The facility, to be built in Sparwood has 66 percent of its capital cost funding guaranteed through the province.

Discussion in the previous vote centered around the rest of the cost in constructing the facility.

Previously, only Fernie Mayor Ange Qualizza had voted to proceed with the facility, with Sparwood Mayor David Wilks, Elkford Mayor Dean McKerracher and Electoral Area A director Mike Sosnowski voting to wait for more information.

In a committee vote on Thursday, May 6, Qualizza and Sosnowski voted to move forward with approving the facility, while McKerracher and Wilks again voted against, citing issues with cost.

As RDEK votes are weighted based on population of each subdivision, the process can move ahead with the support of Qualizza and Sosnowski.

Under the motion passed by the Elk Valley Directors, the operating costs per tonne of the facility cannot exceed the cost per tonne of hauling and tipping waste at the Central Sub-regional Landfill, which is north of Cranbrook. During discussion, the operating cost of hauling waste to the Central landfill from the Elk Valley was said to be $73 a tonne.

After the facility is constructed and it has gone through an operating cycle, costs will be assessed to ensure they do not exceed Central Landfill costs.

Sosnowski explained that he now supported moving ahead as the motion included stipulations that prevented the cost of the project from increasing.

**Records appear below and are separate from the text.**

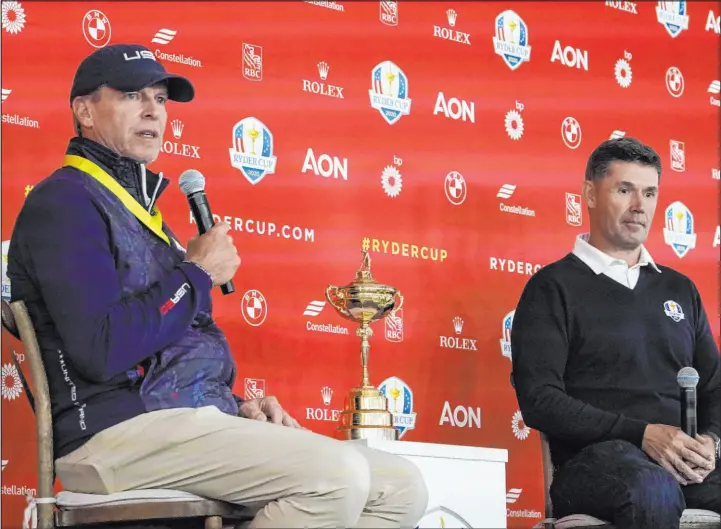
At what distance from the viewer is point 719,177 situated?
473cm

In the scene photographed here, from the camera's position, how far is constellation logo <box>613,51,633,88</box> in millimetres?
4637

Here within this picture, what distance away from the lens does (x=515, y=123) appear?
14.4ft

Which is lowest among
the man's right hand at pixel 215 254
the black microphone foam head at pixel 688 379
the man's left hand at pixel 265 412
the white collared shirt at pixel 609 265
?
the man's left hand at pixel 265 412

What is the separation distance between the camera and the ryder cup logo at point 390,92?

The facility, which will service all of of the Elk Valley is budgeted to cost $499,740 in total, with $333,160 coming from the province, and the remaining $166,580 to be covered by a five-year loan secured by the RDEK.

The loan and its interest payments will equate to a $2 increase for the average residential property assessment across the valley (which is $379,000).

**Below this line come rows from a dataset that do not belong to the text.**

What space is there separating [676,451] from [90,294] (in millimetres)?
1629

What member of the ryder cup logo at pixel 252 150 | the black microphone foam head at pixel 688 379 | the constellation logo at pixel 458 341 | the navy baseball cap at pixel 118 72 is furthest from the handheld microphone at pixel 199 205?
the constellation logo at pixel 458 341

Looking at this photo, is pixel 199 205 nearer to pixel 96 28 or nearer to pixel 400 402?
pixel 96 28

In a presentation to the local directors, Megan Lohmann of the Community Energy Association said that moving forward with an Elk Valley organics processing facility now would allow local municipalities to take advantage of the grant funding available through the province and lower costs by lumping in the Elk Valley with the RDEK’s other sub-regions, which are also moving forward with their own organics facilities. There will be three facilities built across the RDEK. Planning is currently underway for the other two (in Kimberley and Invermere), while requests for proposals (RFP’s) on construction will go out in coming months.

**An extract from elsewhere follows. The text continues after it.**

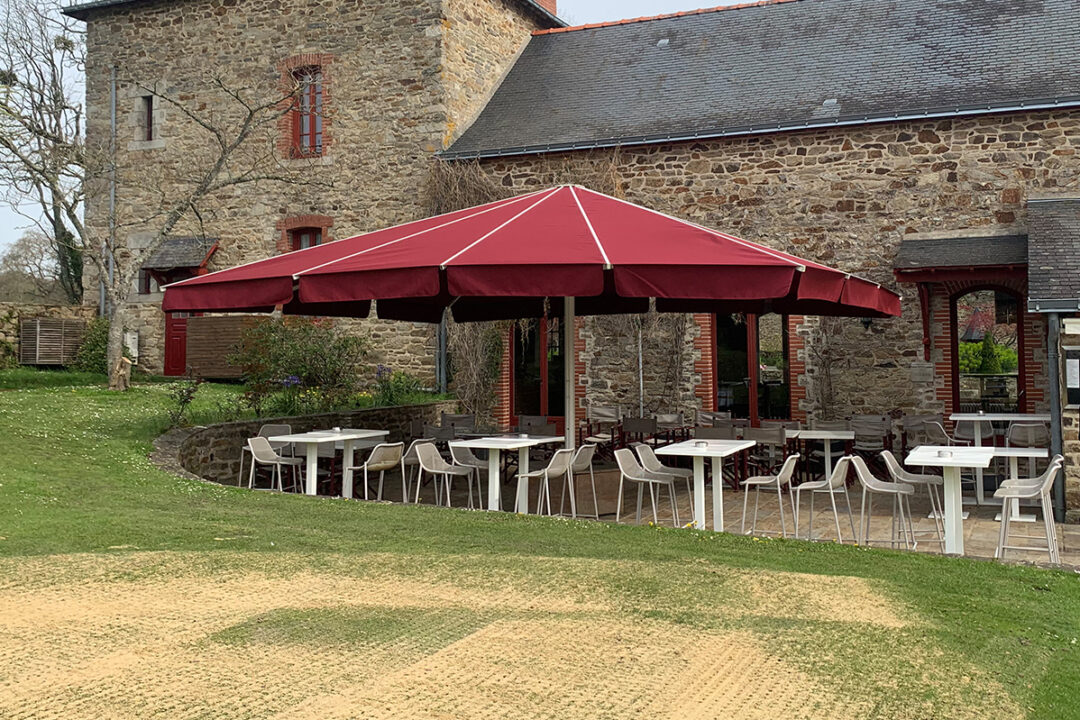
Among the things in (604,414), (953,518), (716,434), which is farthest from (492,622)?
(604,414)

Lohmann added that processing waste locally helped lower costs, and the cost of construction now would be lower than in the future.

“The more we can keep locally and process locally, the less we spend transporting waste out of the valley.”

A final vote on approving the facility will take place on Friday (May 7).

In a second vote, the directors voted against the RDEK forming a plan to eventually ban commercial organics in the Elk Valley’s solid waste steam. Qualizza, McKerracher and Sosnowski voted down the proposal, with Qualizza saying she would only support such a move after a sub-regional facility was constructed.